Ottawa coach Melissa Blessington and her assistants kept the ship afloat and until they could mold a tough-minded group.
“We definitely had to be resilient,” Blessington said. “It has not been a normal year where we are pretty consistent. There has been some ups and downs.”
The coach said the players were open to learning new positions.
“They are willing to learn what they don’t know,” Blessington said. “It is different when you play a different position.”
What has stayed the same was the program’s success. Ottawa qualified for its seventh NAIA National Tournament berth in eight years by winning the KCAC Tournament this past weekend. Ottawa (24-13) plays at noon Saturday at home against Brescia University (27-7) in a first-round match. It is the fourth time in five years Ottawa has played host to a first-round match. Ottawa is 3-3 in the previous NAIA first-round matches, advancing to the national site in 2015, 2017 and 2018.
Blessington said this team grew into a tight-knit group.
“On and off the court, they have learned to understand each other,” Blessington said. “We have (players) from all over the country. This is a very diverse (team). On our varsity roster, we have five or six kids from the Kansas City area. The rest are from everywhere else. It is cool to see how they get along with each other. I have a great group of (girls).”
The injuries started before the season with Brogan Collins hurting her knee, which forced Caitlin Cox to move to the middle.
“It was a very foreign position for her,” Blessington said. “Her stepping in and really owning that position is a big reason why we have done so well. She is a phenomenal blocker. We also had some issues with our liberos where we had one that broke an arm. We have had three different liberos this year. That is something we spent time working with those (players) learning to play those positions.”
Blessington said many players were not playing their natural positions. Makayla Aspegren moved from outside hitter to the middle. Brooke Fearka returned to action this weekend after an recovering from an injury. She moved from setter to a defensive specialist.
“She was phenomenal this past weekend in the conference tournament,” Blessington said. “Emily Jackson was somebody that was hurt literally up to a week ago. Bringing Autumn Freeman back helped us tremendously.”
Through all the changes, the Lady Braves never wavered in attempting to play at a high level. Ottawa played several close matches throughout the season, winning seven of 11 five-set matches.
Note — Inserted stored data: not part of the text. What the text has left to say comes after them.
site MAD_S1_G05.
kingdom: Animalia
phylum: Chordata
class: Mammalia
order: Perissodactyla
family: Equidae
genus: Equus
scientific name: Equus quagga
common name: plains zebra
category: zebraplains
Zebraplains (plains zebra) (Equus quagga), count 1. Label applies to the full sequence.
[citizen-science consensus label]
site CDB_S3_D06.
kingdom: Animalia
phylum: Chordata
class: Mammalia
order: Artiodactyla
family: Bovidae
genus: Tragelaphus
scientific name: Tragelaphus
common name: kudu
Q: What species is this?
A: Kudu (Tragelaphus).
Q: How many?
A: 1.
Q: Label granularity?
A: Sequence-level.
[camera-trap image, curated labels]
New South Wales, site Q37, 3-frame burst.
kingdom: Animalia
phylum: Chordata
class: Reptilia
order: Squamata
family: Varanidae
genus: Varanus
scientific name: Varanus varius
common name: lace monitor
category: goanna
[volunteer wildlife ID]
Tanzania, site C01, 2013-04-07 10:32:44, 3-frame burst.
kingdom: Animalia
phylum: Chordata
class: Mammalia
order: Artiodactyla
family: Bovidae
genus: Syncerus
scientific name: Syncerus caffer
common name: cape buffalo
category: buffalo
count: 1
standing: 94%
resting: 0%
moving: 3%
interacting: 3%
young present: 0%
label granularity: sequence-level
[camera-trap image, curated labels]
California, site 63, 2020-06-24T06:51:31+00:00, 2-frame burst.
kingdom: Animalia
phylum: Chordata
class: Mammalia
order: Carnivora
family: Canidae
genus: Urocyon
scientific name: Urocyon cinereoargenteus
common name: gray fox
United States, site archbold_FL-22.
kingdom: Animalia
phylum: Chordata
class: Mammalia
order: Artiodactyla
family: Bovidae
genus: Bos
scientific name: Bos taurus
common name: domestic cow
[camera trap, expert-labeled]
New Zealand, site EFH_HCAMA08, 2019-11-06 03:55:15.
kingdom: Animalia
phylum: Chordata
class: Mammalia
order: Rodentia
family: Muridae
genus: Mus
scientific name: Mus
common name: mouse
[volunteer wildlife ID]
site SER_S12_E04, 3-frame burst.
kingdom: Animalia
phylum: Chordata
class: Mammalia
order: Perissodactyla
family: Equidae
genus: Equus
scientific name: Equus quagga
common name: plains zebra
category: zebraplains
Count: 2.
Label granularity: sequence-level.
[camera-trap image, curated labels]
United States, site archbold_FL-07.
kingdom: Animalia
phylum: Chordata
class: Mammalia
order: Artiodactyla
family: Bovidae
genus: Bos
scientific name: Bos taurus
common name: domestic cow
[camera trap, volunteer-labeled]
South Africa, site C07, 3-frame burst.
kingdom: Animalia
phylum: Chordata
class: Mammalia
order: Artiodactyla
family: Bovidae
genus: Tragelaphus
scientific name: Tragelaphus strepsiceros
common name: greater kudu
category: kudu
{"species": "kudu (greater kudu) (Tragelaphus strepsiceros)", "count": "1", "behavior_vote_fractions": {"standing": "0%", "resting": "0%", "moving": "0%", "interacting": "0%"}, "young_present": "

“Our team understands a little bit differently that — we may not be the most talented — they are the fiercest group of girls that want to (be successful),” Blessington said. “They are the best unit together. They are going to battle. The mental toughness part comes with them competing in practice and pushing each other in practice. There is a lot of games this year we would like to get back where we lost. We’ve grown exponentially from the first match to right now.”
Ottawa displayed that fight in rallying from an 0-2 hole to defeat Friends in five sets in the KCAC quarterfinals. The coach said playing 12 ranked teams this season helped the team mature.
“We got our butts kicked by some of those teams,” Blessington said. “For us to learn from that and do better was a big deal. Anytime you do that, you will see where your weaknesses are. It is always better than playing an easy schedule.”